D’ailleurs pourquoi si peu de remixes ? Il y a bien eu celui d’Odesza…
Pour moi il faut qu’il y ait une histoire à raconter. Odesza j’ai fait ma première date avec eux, y’a eu un contact super intéressant. C’est les relations amicales qui font que tu prends du plaisir à faire un remix. C’était pareil avec le remix de Moi Je. C’est un pote de Rouen qui a un label super indé qui s’appelle Profil de Face. Et pareil, c’est une question de feeling.
Tu te vois collaborer avec d’autres artistes, des chanteurs, rappeurs ?

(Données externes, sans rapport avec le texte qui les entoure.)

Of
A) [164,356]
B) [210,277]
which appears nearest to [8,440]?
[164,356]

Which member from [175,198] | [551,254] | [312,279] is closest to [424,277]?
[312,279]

Pour moi l’aventure musicale se fait au gré des rencontres. Collaborer avec Odesza déjà ça pourrait être énorme. Je sens que je pourrais me faire vraiment plaisir en studio.
Sans tomber dans la question de base « ça fait quoi d’être en cours et musicien en même temps », j’aimerais bien savoir à quel point Petit Biscuit influe sur ta vie sociale ?

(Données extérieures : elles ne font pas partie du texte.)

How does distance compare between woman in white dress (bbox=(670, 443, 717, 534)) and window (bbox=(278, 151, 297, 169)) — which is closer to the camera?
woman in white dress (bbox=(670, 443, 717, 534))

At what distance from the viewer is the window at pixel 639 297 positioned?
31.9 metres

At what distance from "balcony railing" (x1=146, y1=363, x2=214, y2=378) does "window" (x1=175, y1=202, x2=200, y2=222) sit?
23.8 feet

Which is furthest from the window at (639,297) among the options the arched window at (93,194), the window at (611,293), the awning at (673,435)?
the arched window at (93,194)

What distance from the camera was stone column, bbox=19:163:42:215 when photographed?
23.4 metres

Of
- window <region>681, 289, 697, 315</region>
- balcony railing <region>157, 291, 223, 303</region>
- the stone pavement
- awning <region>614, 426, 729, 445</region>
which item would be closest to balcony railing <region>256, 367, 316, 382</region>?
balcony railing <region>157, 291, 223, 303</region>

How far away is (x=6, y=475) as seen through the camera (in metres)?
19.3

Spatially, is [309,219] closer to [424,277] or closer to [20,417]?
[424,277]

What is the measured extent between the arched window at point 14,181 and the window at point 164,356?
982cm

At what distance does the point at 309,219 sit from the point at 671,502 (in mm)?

Je fais de nouvelles rencontres et l’aventure Petit Biscuit me rend très heureux. Mais comme je suis quelqu’un de super discret, je ne me vante de rien, je préfère que les autres remarquent d’eux-même. Je n’en ai limite pas parlé à ma mère…
Tu penses avoir trouvé ton style ?
Le but d’un producteur c’est toujours d’apporter un renouvellement. Je me définis pas une patte particulière, une soupe qui fait que mes titres sonnent comme mes titres. J’ai déjà évolué dans l’EP par rapport à mes anciennes tracks vers quelque chose de plus moi, de plus sauvage par moments. Par la suite si je sors un album, j’évoluerai encore, sinon je me ferai chier en studio.
« C’est la dernière compo qui m’a vraiment foutu une claque »
Comment ça se passe la compo d’un morceau ?
Je vis plein de trucs, j’ai 16 ans, c’est l’âge où t’es en pleine phase de découverte du monde. Je fais le plein de tout ça et ensuite je vais me poser en studio, parfois 3 jours complets, et j’essaie de faire parler mes émotions en musique.
Mais avec toutes ces choses différentes que tu vis maintenant que tu connais un certain succès, tu n’as pas peur de t’éloigner de ce qui faisait le charme du gamin dans sa chambre ?
En soi mon projet est super humain. Si j’arrive à captiver mon public, même si le vécu devient différent, la personnalité reste, et ça restera intéressant à suivre. Je reste quelqu’un de super simple, et j’espère que si je vais plus loin, tout ça ne me changera pas.
Tu as quand même du développer une certaine ambition non ?
Carrément. Quand j’ai commencé à voir les réactions, sans m’emballer, je me suis dit que je pouvais le faire. Tu deviens de plus en plus motivé, tu découvres le monde musical, tu vois qu’il y a plein de trucs à vivre au delà de la composition. Tu peux aller faire de la scène au delà du simple DJ, ramener des instruments sur scène…
Ce que tu fais déjà.
Ouais. J’ai quatre tambours sur scène, ma guitare, un sampler pour les voix. C’est pour que les gens découvrent l’envers du décor tout en découvrant la dynamique que j’essaie d’apporter sur mes morceaux.
C’est qui ton public ?
Selon ce que je peux voir sur internet et maintenant sur scène : une majorité de 15-20 ans, avec peut-être un peu plus de filles (rires).
C’est quoi la suite ?
L’EP est déjà un bel aboutissement pour moi. Je sortais pas mal de singles comme ça, et là c’est un objet physique, que je vais pouvoir tenir entre les mains. Je compte aller plus loin sur mon live, faire quelque chose de toujours plus surprenant. Je sais que je vais vouloir sortir un album après l’EP, parce que je veux toujours aller le plus loin possible avec Petit Biscuit.